• [WHAT IS BEING ASKED]: Reproduce each record exactly, but exclude every picture.

[Records from a data collection]
----

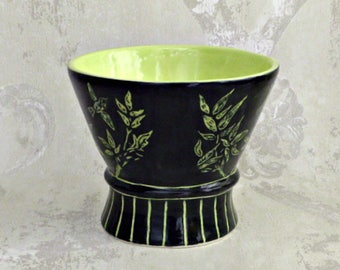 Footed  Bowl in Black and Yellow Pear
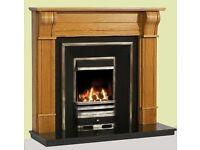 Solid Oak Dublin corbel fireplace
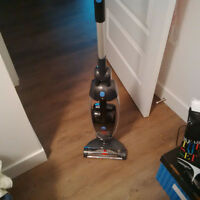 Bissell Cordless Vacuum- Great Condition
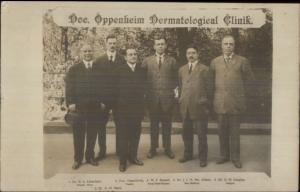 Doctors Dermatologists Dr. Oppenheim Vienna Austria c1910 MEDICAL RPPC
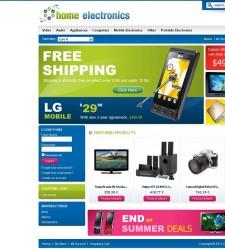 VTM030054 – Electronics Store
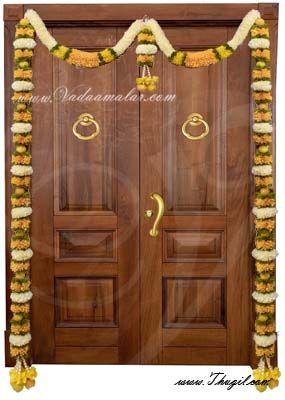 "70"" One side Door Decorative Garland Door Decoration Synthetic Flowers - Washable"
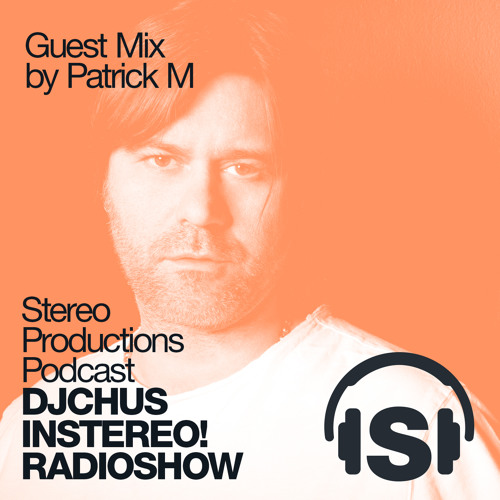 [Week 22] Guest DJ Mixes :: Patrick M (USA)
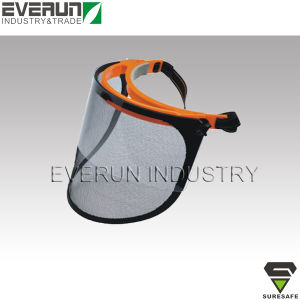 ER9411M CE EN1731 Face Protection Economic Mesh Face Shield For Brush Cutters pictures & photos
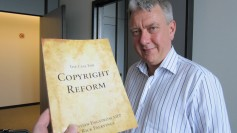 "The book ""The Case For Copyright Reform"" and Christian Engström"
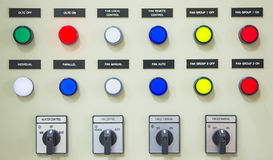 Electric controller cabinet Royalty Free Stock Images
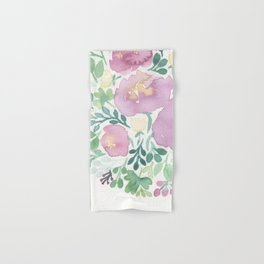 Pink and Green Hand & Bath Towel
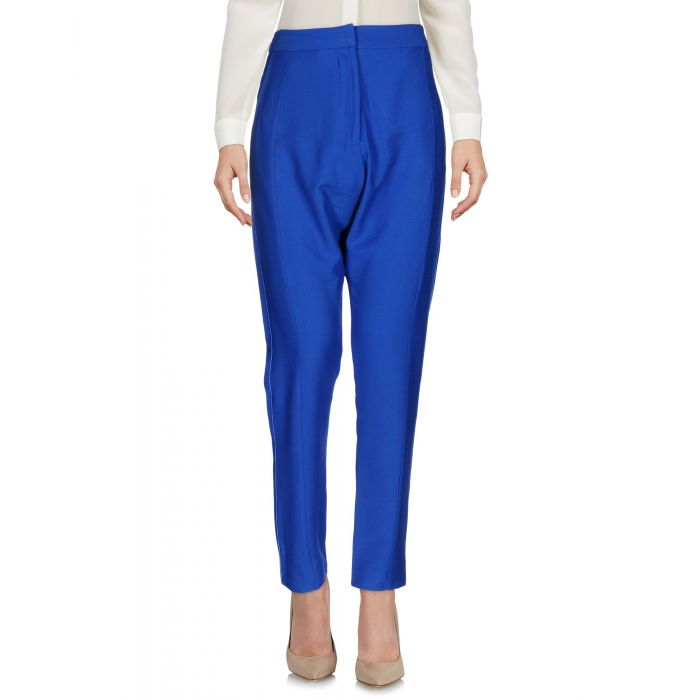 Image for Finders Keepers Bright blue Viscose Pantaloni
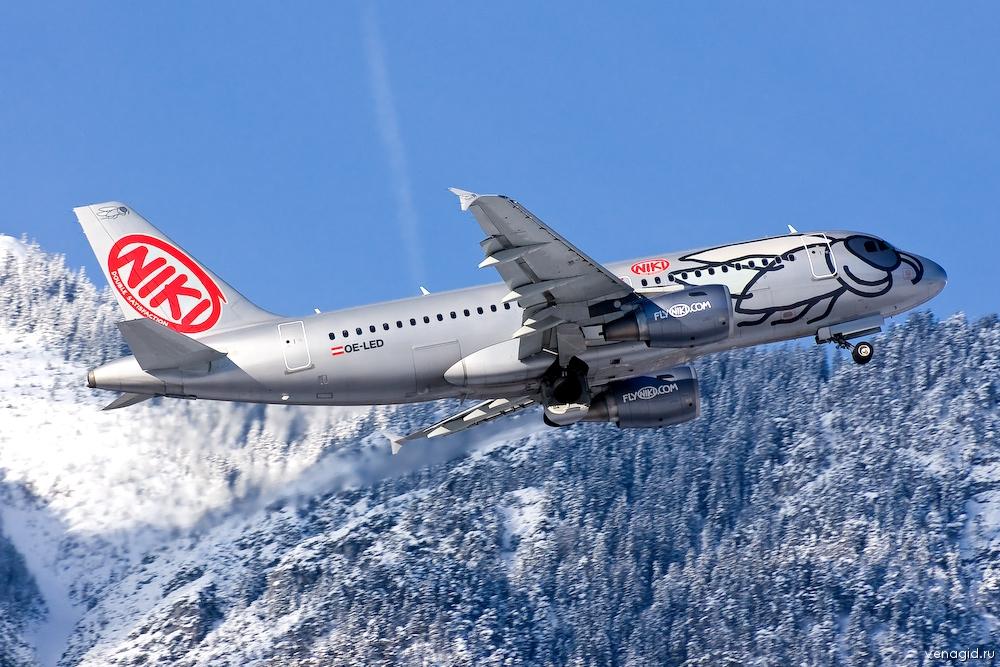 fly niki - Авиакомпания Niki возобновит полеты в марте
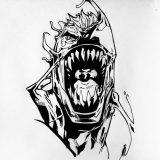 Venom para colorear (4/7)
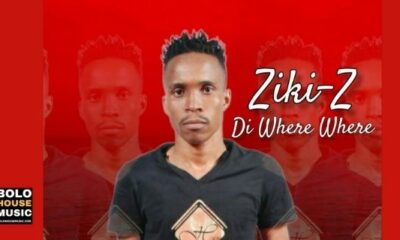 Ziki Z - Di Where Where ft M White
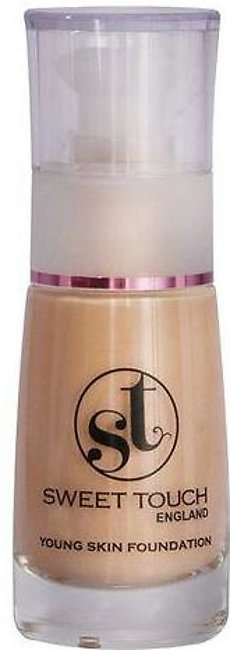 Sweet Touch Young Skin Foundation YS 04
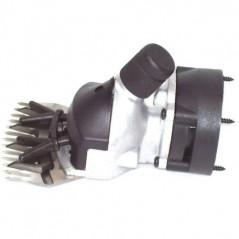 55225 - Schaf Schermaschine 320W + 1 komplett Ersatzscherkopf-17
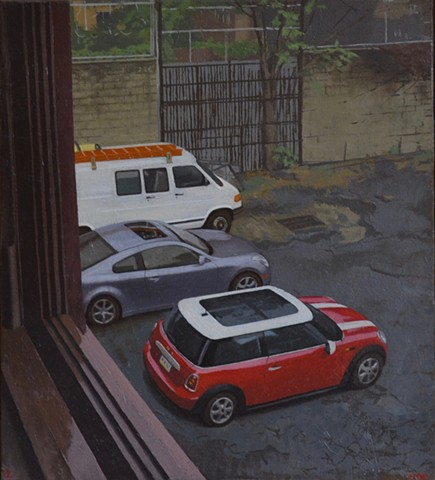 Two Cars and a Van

----

• [RESPONSE TO THE EXERCISE]:
 Footed  Bowl in Black and Yellow Pear
 Solid Oak Dublin corbel fireplace
 Bissell Cordless Vacuum- Great Condition
 Doctors Dermatologists Dr. Oppenheim Vienna Austria c1910 MEDICAL RPPC
 VTM030054 – Electronics Store
 "70"" One side Door Decorative Garland Door Decoration Synthetic Flowers - Washable"
 [Week 22] Guest DJ Mixes :: Patrick M (USA)
 ER9411M CE EN1731 Face Protection Economic Mesh Face Shield For Brush Cutters pictures & photos
 "The book ""The Case For Copyright Reform"" and Christian Engström"
 Electric controller cabinet Royalty Free Stock Images
 Pink and Green Hand & Bath Towel
 Image for Finders Keepers Bright blue Viscose Pantaloni
 fly niki - Авиакомпания Niki возобновит полеты в марте
 Venom para colorear (4/7)
 Ziki Z - Di Where Where ft M White
 Sweet Touch Young Skin Foundation YS 04
 55225 - Schaf Schermaschine 320W + 1 komplett Ersatzscherkopf-17
 Two Cars and a Van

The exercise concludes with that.